Patients with localised prostate cancer have a good chance of survival, but mortality rates among those with advanced, metastatic forms of the condition remain high. Until now, the precise mechanism behind the spread of the tumour has not been fully explained. But an international research team headed by MedUni Vienna has succeeded in decoding the underlying cellular signal pathway and has carried out research using a common diabetes medication that could provide a new treatment option. The study has been published in the prestigious journal Molecular Cancer.
Using a complex mouse model, the research team under Lukas Kenner (MedUni Vienna Department of Pathology, and Department of Laboratory Animal Pathology at Vetmeduni Vienna) examined prostate cancer cells and identified the key factors in the regulation of tumour cell growth and the way they interact with each other. The protein signal transducer and activator of transcription 3 (STAT3) plays the leading role. Its activation by another protein called interleukin 6 (IL6) has been a focus for cancer researchers in connection with tumour progression for some time now.
“Interestingly, our study showed for the first time that permanent activation of STAT3 prevents the development of prostate cancer as well as the development and spread of metastases. Conversely, we discovered that the loss of the signal pathway between STAT3 and IL6 in the prostate can lead to massive tumour growth and metastasis, which significantly increases the aggressiveness of the cancer and the mortality rate,” explained principal investigator Lukas Kenner, summarising the core findings.
In the course of the study, the researchers also found that activation of STAT3 in the prostate leads to increased levels of cell components (LKB1/pAMPK) that are responsible for the regulation of glucose metabolism and are linked to type 2 diabetes mellitus. The proteins LKB1/pAMPK block certain cancer molecules (mTOR and CREB) and as a result also stop the tumour growing.
“In light of this finding, we used a common diabetes drug in our research,” said Kenner. Kenner and his team discovered that the active ingredient metformin, which is used in the treatment of type 2 diabetes to regulate glucose levels, can significantly slow the progression of STAT3-positive prostate cancer, a condition with a metabolism that is very similar to type 2 diabetes. “As metformin is already available, our research findings could be useful in developing new treatment options for patients with STAT3-positive prostate cancer in the foreseeable future,” Kenner pointed out, looking ahead to further research into the newly discovered approach.

• **ENTRIES SHOWN**
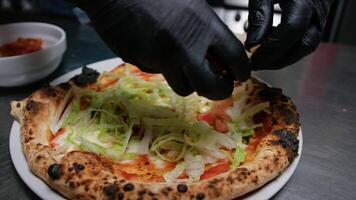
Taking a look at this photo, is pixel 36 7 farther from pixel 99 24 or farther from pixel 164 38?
pixel 164 38

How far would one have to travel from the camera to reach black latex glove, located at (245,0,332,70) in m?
0.85

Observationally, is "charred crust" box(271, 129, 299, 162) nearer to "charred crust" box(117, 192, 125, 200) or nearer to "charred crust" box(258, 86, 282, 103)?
"charred crust" box(258, 86, 282, 103)

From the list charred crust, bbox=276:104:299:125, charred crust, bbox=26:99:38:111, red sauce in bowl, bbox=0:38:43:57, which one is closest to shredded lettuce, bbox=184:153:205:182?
charred crust, bbox=276:104:299:125

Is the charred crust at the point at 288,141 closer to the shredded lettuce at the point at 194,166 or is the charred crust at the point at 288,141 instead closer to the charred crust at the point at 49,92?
the shredded lettuce at the point at 194,166

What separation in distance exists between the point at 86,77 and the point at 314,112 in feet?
2.19

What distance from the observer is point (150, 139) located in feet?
3.13

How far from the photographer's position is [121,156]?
909 mm

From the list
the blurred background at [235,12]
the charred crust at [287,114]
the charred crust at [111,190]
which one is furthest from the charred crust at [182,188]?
the blurred background at [235,12]

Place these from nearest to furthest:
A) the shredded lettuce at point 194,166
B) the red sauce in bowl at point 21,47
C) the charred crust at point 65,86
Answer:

• **ASSIGNED TASK**
In the prostate cancer article, which journal published the study?

• **SOLUTION TO THE EXERCISE**
Molecular Cancer